Au début de l’après-guerre, le sec­teur natio­na­li­sé domi­ne­ra fon­da­men­ta­le­ment l’économie fran­çaise, et pour­tant les tra­vailleurs ne domi­ne­ront pas pour autant les prix de leurs pro­duits, les rému­né­ra­tions et les condi­tions de tra­vail. Sans aucune garan­tie de contre-pou­voir réel, les tra­vailleurs seront mobi­li­sés dans la bataille de la pro­duc­tion – la grève, pour Mon­mous­seau, est l’arme des trusts –, avec les salaires au ren­de­ment et la com­pé­ti­tion entre les tra­vailleurs. « Est-il juste que le mineur qui fait preuve d’initiative, qui dépense une par­tie de son temps et de son éner­gie à trou­ver de nou­veaux pro­cé­dés pour accroître son ren­de­ment, soit récom­pen­sé de son effort ? Qui ose­rait pré­tendre qu’il doit être trai­té de la même façon que le frei­neur qui passe son temps à décou­ra­ger ses cama­rades ? », dira Benoît Fra­chon en 1947. Ode à la hié­rar­chie des salaires, au ren­de­ment, à la divi­sion et à la com­pé­ti­tion entre les tra­vailleurs, est-ce là quelque chose de nou­veau par rap­port aux méthodes de ges­tion capi­ta­liste classiques ? 

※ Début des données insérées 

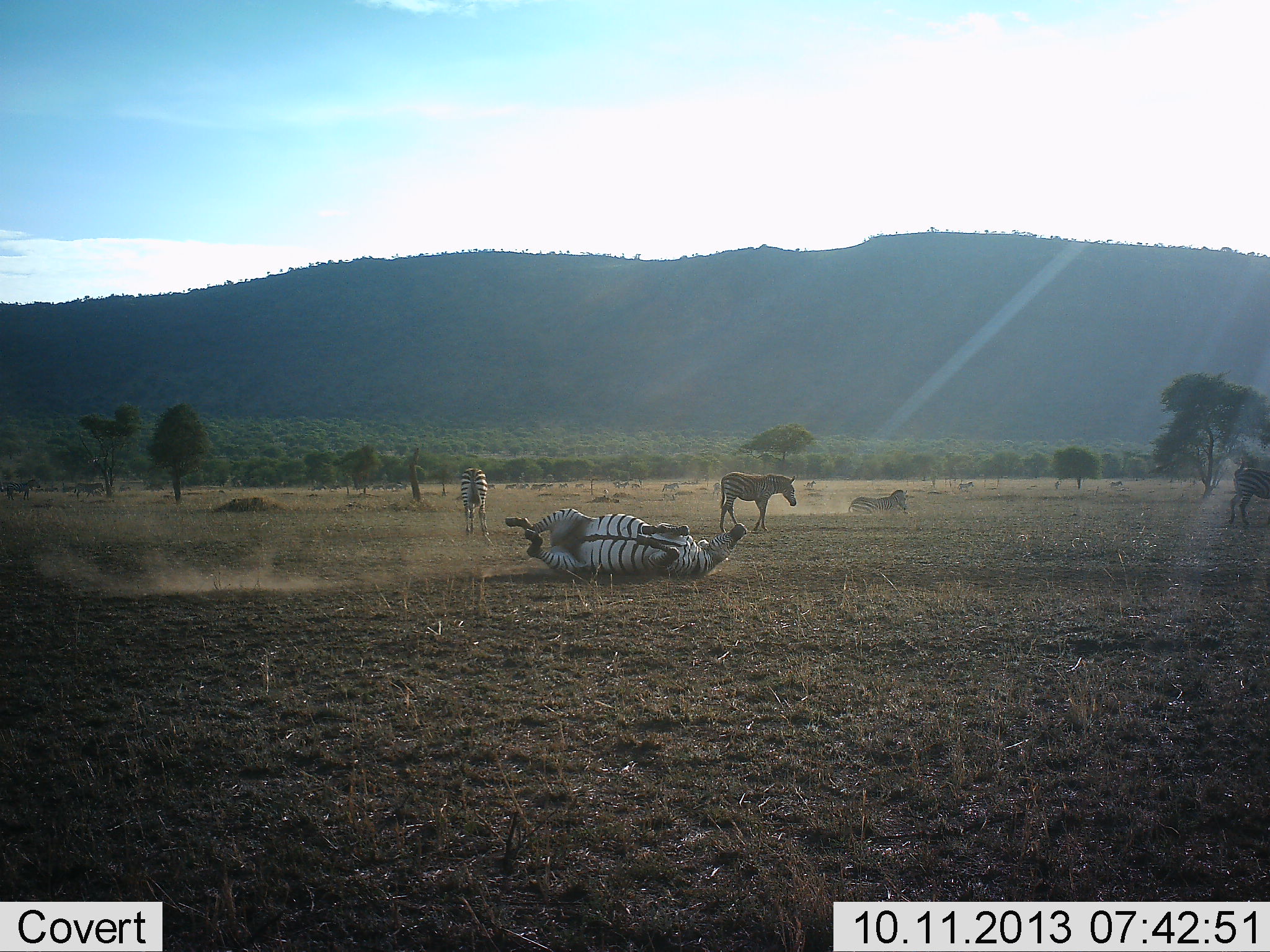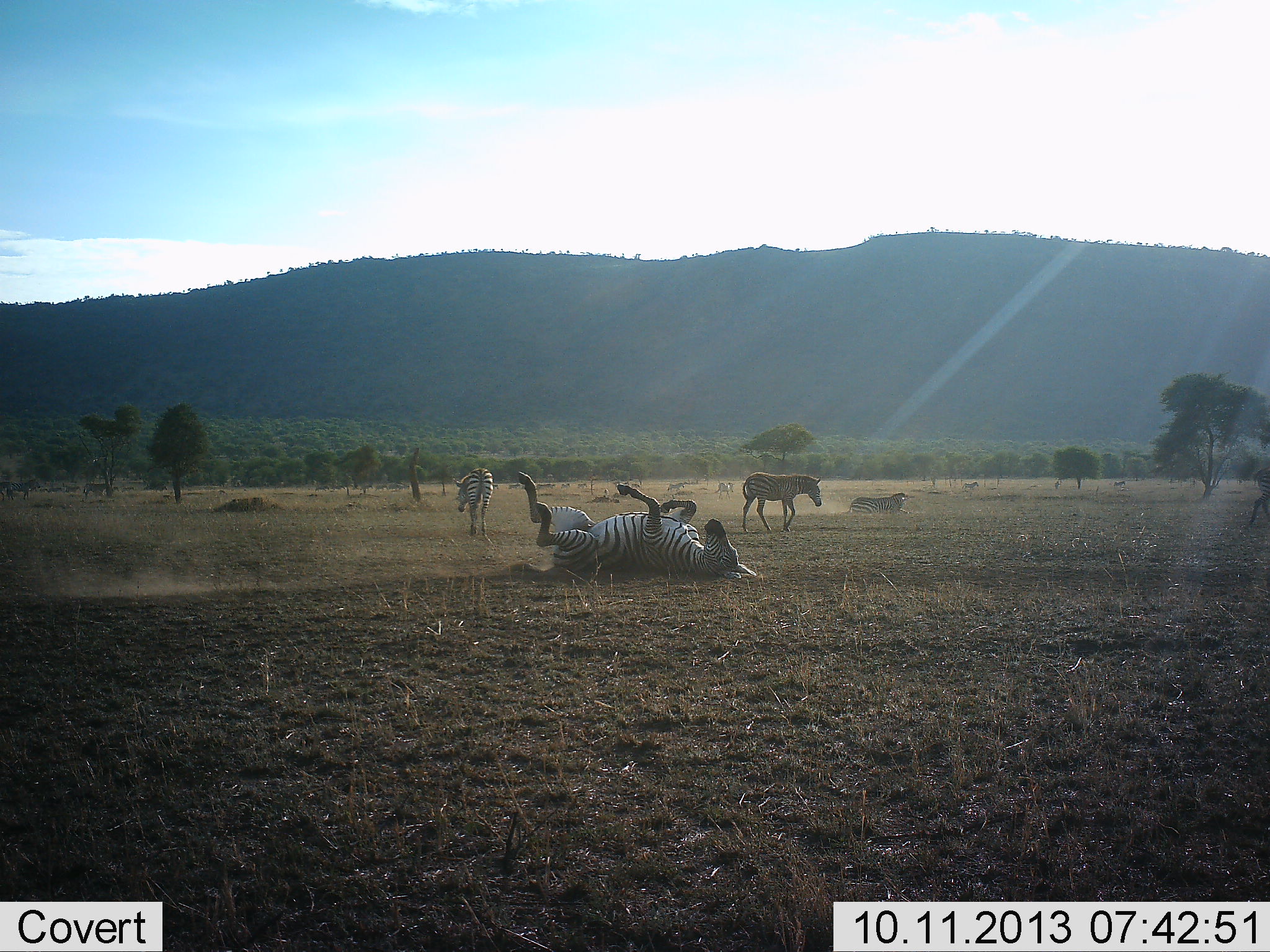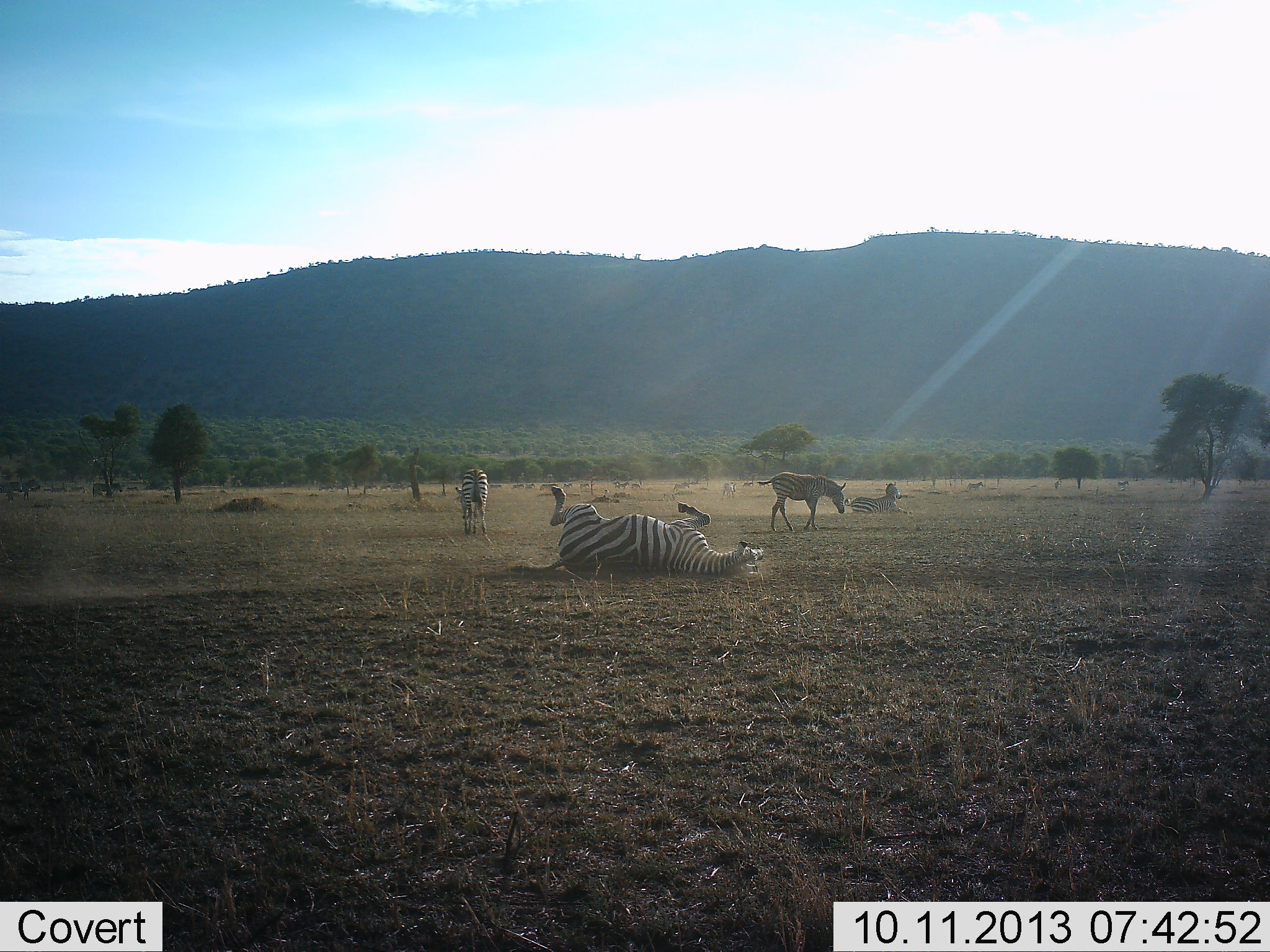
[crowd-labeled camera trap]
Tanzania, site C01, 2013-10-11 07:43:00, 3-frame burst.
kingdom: Animalia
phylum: Chordata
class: Mammalia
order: Perissodactyla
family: Equidae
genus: Equus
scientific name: Equus quagga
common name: plains zebra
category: zebra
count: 6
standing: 52%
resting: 45%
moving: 86%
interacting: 34%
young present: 7%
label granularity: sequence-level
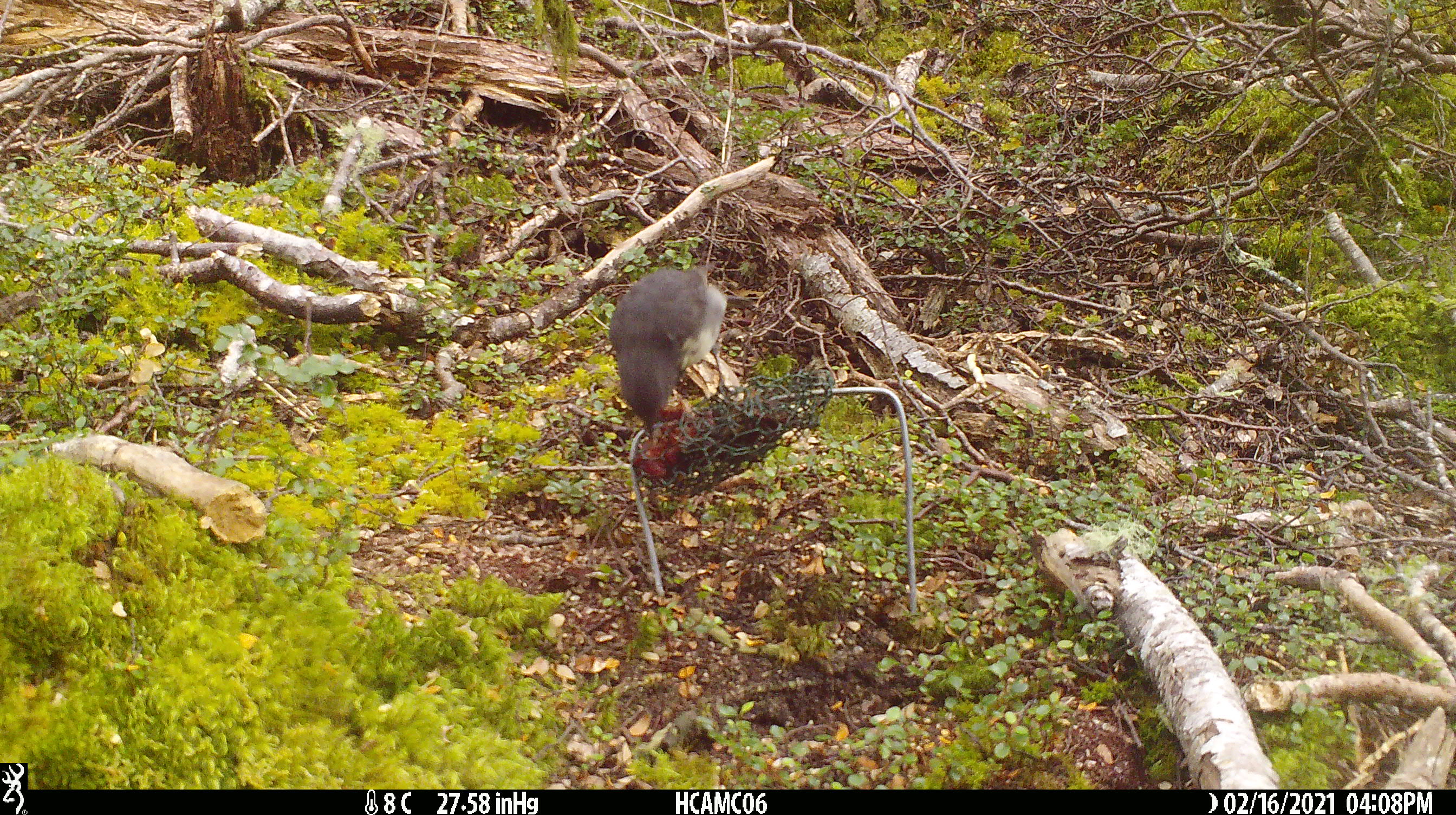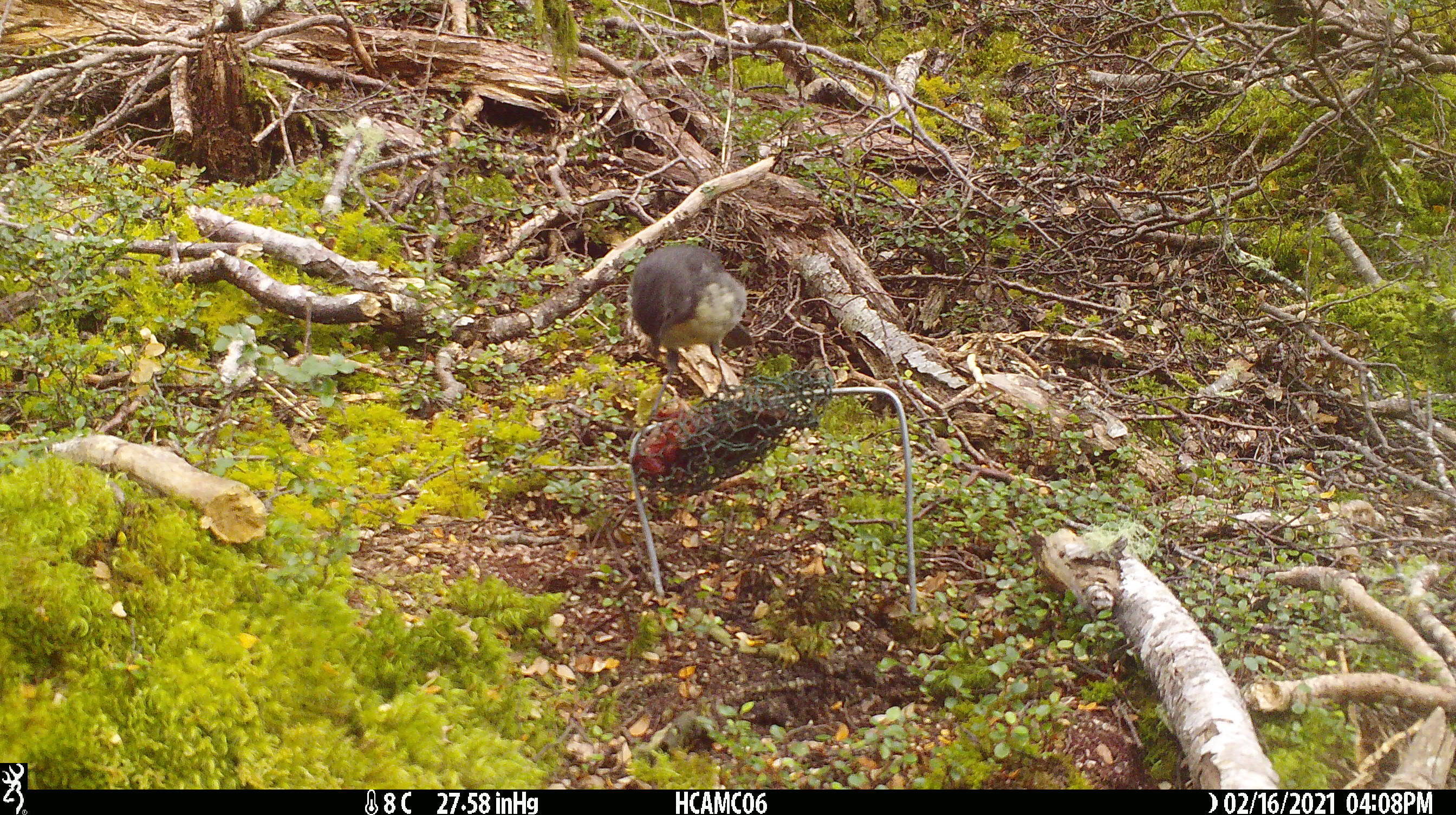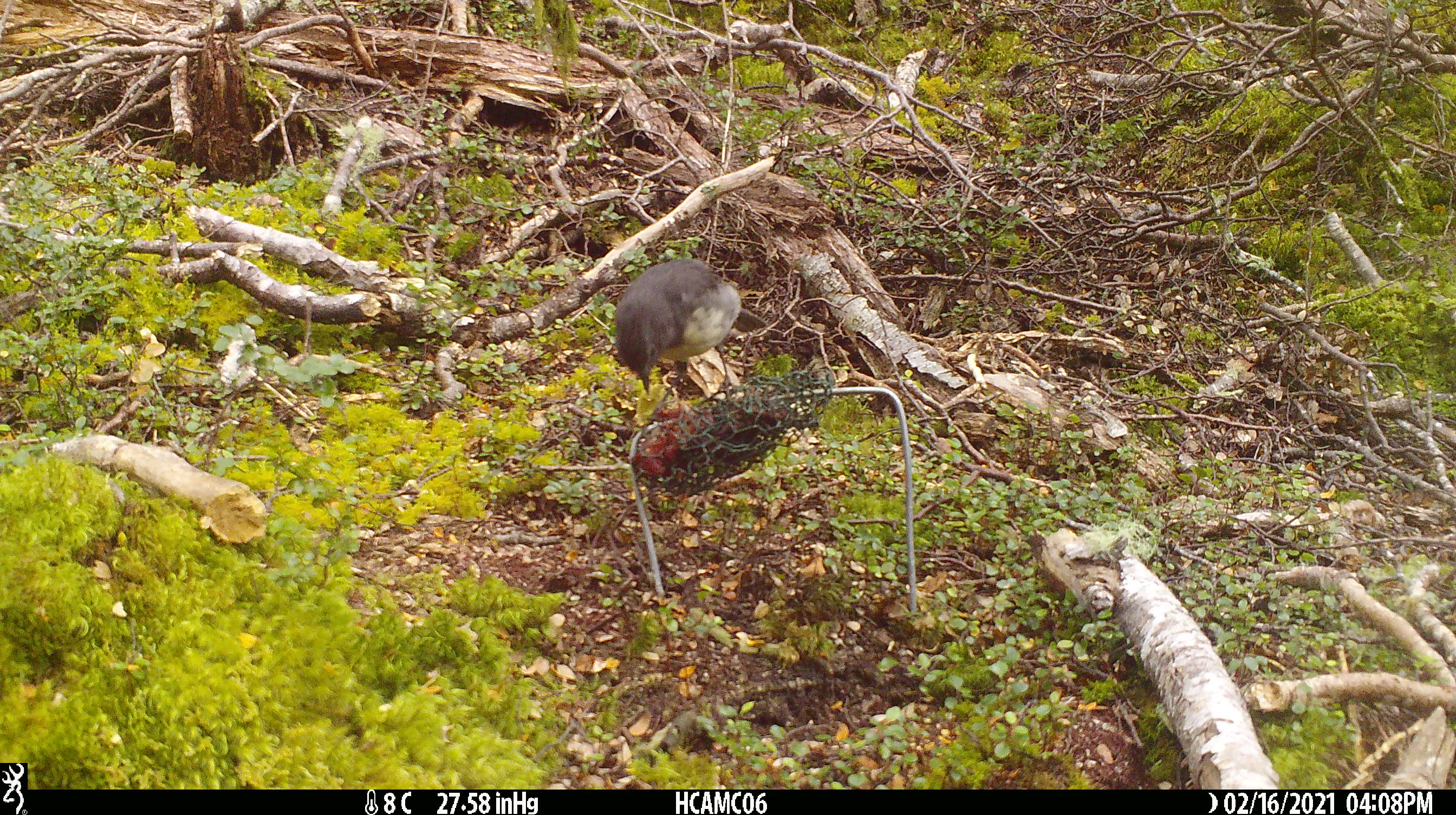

Cette absence de contrôle des tra­vailleurs sur l’économie natio­nale s’exprimera le 25 avril 1947 dans la grève des tra­vailleurs de la Régie Renault – entre­prise natio­na­li­sée par excel­lence. Le 25 avril, 1.500 ouvriers de la Régie ces­se­ront le tra­vail mal­gré les mises en garde et l’opposition farouche des élus C.G.T. Quatre jours après, ils seront 10.000. C’est le pre­mier mou­ve­ment de cette impor­tance depuis la guerre, il impres­sionne d’autant plus que c’est l’État et non le sec­teur pri­vé qui est en cause. 

La bataille de la pro­duc­tion n’avait pas enta­mé les posi­tions du patro­nat ; au contraire, elle ne pou­vait que les ren­for­cer. La situa­tion éco­no­mique du pays ne s’était pas amé­lio­rée depuis le début de l’année. La pro­duc­tion pla­fonne, celle du char­bon a même bais­sé. L’inflation, un moment endi­guée, va de nou­veau défer­ler. Elle pousse les prix en avant, et les salaires tentent dif­fi­ci­le­ment de les rat­tra­per. C’est de cette grève que date la fameuse reven­di­ca­tion du rat­tra­page des salaires du sec­teur public sur ceux du sec­teur privé. 

Non, le sec­teur des entre­prises à forme éta­tique d’appropriation n’a jamais été le creu­set où se seraient for­gés à une époque loin­taine de nou­veaux rap­ports de pro­duc­tion, n’en déplaise à ceux qui en reven­diquent aujourd’hui l’extension pure et simple. Dans ces condi­tions, on peut se deman­der ce qui motive ces der­niers. Cer­tai­ne­ment des inté­rêts étran­gers à ceux de la classe ouvrière.